→ **Okuma Metni**:
Noviembre (2003)


Noviembre
 Noviembre
(2003) on IMDb

Sanat insanın kendini ifade etme şekillerinin yüzyıllardır aldığı formları bize anlatmaktadır. Sanatçı geçmiş dönemlerde mi daha çok kıymet görmüştür yoksa sanat şu anda mı altın çağını yaşamaktadır? Sanat için böyle bir ayrım yapmak benim açımdan bakıldığında mümkün olmamaktadır. Çünkü kafamdaki algı daima geçmiş dönemleri övmeye yönelik bir perspektifte olmuştur. Aslında bu sadece sanat alanında değil dünya görüşü olarak geçerli olup günümüz toplum yapısına karşı bir önyargı ile hareket etmemi beraberinde getirdiği için sanatı da bu kurgu etrafında incelemek istememekteyim.

Özgün sanat eserlerinin önünün açılmasını gerekli kılan bir yüzyılda yaşamaktayız. Eğer ürettiğiniz eser diğerlerinin arasından sıyrılacak nitelikte değilse -ki bu nitelikte olmak için yarıştığı çok fazla rakip olduğunu unutmamak gerekir- başarılı olmanızın zorluğu, nitelikli eser olmanın yakınından bile geçmediği halde yalnızca popüler olduğu için gündeme gelenlerle gireceğiniz bir yarışa dönüşmekte ve vasatın üzerine çıkamamaktasınız. Bu ise erik gibi kütür kütür yeneceğiniz anlamına gelir.

Bugün size sanat alanında bu özgünlüğü yakalamayı başarmış, giriş müziği bile sizi avuçlarına alan 2003 yapımı 1 saat 33 dakikalık bir İspanyol filminden bahsetmek istiyorum. Omuzundaki siyah çantadan sarkan kukla ve kırmızı üstüyle kadraja giriyor ana karakterimiz. Seçmelere katılmak için de kullandığı kuklası. Bu sırada sanatla uğraşan bir grupla da tanışıyor ve onlarla birlikte takılmaya başlıyor. Ancak yaptıkları işlerden kazandıkları parayı bir türlü kabul etmiyor. Bu sahnede arkadaşları, insanın gerçekten sevdiği işi yaptığında paranın arka planda kalabileceğine oldukça şaşırıyorlar. Ancak Alfredo için parayı kabul etmek sanatı satmak anlamına geliyor. Onun için sanat, bağımsız bir tiyatro kurabilmek ve sokak gösterileri yapmak demek.

→ **Derlenen Malzeme**:
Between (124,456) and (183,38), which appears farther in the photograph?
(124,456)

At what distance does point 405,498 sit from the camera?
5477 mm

→ **Görev Özeti A**: Noviembre yazısına göre ana karakter kadraja girerken hangi eşyalarla görünüyor? Hepsini sıralayın.
→ **Görev Özeti B**: Noviembre yazısını kaldığı yerden sürdürün.

→ **Yazılı Yanıt A**: Omzundaki siyah çanta, çantadan sarkan kukla ve kırmızı üst.

→ **Yazılı Yanıt B**:
Film tiyatro ve oyunculuğa dair soruları kafanıza yerleştirirken bunu başarılı bir biçimde yapıyor. Karakterlerin ileri yaşlarda ki hallerinin diyalogları aralara serpiştirilip bir biyografi gibi size sunulurken, film size “Oyunculuk kurguyu inandırıcı kılan bir eylem değil midir?” diyor. O noktada ise bu karakterlerin inandırıcılığı arttırmak için kurgunun bir parçası mı olduğuna yoksa gerçek hayatın bir izdüşümü olarak mı orada konuşup Alfredo’yu size anlattıklarına karar veremiyorsunuz.

Bu arada Alfredo sanatını sokaklara taşımak hedefine doğru adım adım ilerliyor. Ben bazı sahneleri oldukça abartılı buldum ancak sanatın özgür yanını verebilmek için bu yolu seçtikleri kesin. Sanatın sınırsızlığının ve içten gelen bir güdü olarak dışarıya akmasının simgesi oyunlar sergileniyor. Kışkırtıcı gösteriler oluşturabilmek adına sıkça doğaçlamaya başvuruyorlar. Ayrıca orijinal metinlerin yaratılmasında ise yazılı kaynaklara başvurmak tamamen yasak. Çünkü sanat onlara göre dış etkilerin değil tamamen insanın iç dünyasının dışarıdakilere şaşalı bir sunumu ve aynı zamanda etkin bir iletişimin ifadesi. Bu iletişim bir tiyatro açma isteklerini de beraberinde getiriyor. Kasım manifestosu ile de açmak istedikleri bağımsız tiyatro için belli başlı kuralları gerekli kılıyorlar. Bu kurallar ekibe daha önce televizyon ve basın işine bulaşmış herhangi biri alınmayacağına, kamu ve özel yardımlar kabul edilmeyeceğine ve en önemlisi gösteriler sonucunda hiçbir şekilde para alınmayacağına dair. Ancak toplumun ve bürokrasinin kurallarının nasıl işlediğini hesaba katmadan ilerliyorlar. Film tüm bu engellere rağmen birçok oyunu sokaklarda sahnelemeyi başardıklarını anlatıyor. Oyunlar giderek daha sansasyonel bir hal almaya devam ediyor ve toplumsal sorunların işlendiği konular ana temada yer alıyordu.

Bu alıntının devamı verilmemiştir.